According to the CDC, birth defects affect 1 in 33 babies in the US every year, and 18 babies die each day as a result of a birth defect. Some are caused by genetic factors such as Down syndrome or sickle cell anemia. Others are caused by certain chemicals or drugs, including alcohol and tobacco. Unfortunately, however, the cause of many birth defects is not yet known.
While not all birth defects are preventable, ob-gyns know the importance of becoming as healthy as possible before pregnancy. Most birth defects occur during the first trimester, a time when some women may not know that they are pregnant. In addition, the CDC estimates half of all US pregnancies are unplanned. This makes it critical for ob-gyns to encourage good health in all our patients of reproductive age.
How can women best care for themselves so they’ll be prepared for pregnancy?
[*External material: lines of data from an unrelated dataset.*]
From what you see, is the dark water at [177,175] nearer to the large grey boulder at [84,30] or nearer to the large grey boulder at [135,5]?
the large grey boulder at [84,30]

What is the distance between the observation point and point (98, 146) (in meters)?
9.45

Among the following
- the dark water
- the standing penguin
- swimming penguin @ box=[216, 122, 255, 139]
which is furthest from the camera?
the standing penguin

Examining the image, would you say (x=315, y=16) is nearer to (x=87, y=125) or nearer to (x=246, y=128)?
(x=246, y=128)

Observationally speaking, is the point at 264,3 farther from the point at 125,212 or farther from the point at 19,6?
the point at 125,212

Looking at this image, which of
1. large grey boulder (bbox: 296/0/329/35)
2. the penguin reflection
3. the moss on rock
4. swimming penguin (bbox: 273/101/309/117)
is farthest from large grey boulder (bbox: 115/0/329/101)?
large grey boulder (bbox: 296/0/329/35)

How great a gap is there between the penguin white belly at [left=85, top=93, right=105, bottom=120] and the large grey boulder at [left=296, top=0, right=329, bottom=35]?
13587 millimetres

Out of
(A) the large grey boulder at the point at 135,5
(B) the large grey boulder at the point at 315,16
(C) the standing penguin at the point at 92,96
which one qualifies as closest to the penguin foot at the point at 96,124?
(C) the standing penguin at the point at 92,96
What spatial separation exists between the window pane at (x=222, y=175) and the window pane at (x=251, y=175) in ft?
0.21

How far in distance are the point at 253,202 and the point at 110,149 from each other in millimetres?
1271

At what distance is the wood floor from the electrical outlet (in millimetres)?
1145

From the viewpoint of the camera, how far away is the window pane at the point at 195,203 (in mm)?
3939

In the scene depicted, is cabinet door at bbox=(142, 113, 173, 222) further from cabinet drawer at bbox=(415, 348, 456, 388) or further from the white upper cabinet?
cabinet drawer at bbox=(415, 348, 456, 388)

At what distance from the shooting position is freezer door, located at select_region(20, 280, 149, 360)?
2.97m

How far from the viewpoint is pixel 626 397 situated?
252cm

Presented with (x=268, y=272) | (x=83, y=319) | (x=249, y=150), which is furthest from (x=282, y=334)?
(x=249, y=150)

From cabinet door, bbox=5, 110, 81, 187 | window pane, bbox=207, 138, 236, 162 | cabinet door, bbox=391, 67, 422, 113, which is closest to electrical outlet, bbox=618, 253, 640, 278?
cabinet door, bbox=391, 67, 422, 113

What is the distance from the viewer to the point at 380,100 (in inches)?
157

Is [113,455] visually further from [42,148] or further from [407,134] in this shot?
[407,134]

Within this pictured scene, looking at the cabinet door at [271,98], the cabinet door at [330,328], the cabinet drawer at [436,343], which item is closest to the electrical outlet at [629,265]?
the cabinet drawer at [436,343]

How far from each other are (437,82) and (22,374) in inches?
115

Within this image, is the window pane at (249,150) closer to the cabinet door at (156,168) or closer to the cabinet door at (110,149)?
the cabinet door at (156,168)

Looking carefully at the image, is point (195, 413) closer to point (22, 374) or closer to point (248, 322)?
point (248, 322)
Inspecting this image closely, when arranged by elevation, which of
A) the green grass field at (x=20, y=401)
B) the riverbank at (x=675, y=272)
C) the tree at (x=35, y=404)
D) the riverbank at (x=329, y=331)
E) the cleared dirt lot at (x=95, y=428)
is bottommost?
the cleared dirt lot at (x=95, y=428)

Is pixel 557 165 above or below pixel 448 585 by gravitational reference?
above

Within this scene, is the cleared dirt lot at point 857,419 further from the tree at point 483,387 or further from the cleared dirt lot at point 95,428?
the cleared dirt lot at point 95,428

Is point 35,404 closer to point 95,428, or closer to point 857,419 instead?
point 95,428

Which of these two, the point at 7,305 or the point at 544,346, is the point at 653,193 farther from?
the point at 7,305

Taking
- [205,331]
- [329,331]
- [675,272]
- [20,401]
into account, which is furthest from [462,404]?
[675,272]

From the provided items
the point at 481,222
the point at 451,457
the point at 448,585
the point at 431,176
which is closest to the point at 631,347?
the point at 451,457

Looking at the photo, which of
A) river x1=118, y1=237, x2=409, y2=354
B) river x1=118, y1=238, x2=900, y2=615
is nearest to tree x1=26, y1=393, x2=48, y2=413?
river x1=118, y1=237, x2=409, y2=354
- Avoid alcohol, tobacco, and illegal drug use
- Maintain a healthy weight
- Limit exposure to toxic agents such as mercury and lead
- Take a daily multivitamin including 400 micrograms of folic acid and no more than 5,000 international units of vitamin A
Most importantly, women considering becoming pregnant should visit their ob-gyn for a preconception care check-up. These check-ups allow ob-gyns to discuss the patient’s risk factors for birth defects and how to best manage them, including family history, preexisting medical conditions, and current prescriptions or other medicines. It is also an opportunity to discuss ways to reduce the risk of infection during pregnancy, including immunizations.
ACOG’s patient FAQs “Good Health Before Pregnancy: Preconception Care” and “Reducing Risks of Birth Defects” are great resources to share with your patients. This month, help spread the word about the importance of preconception care for preventing birth defects.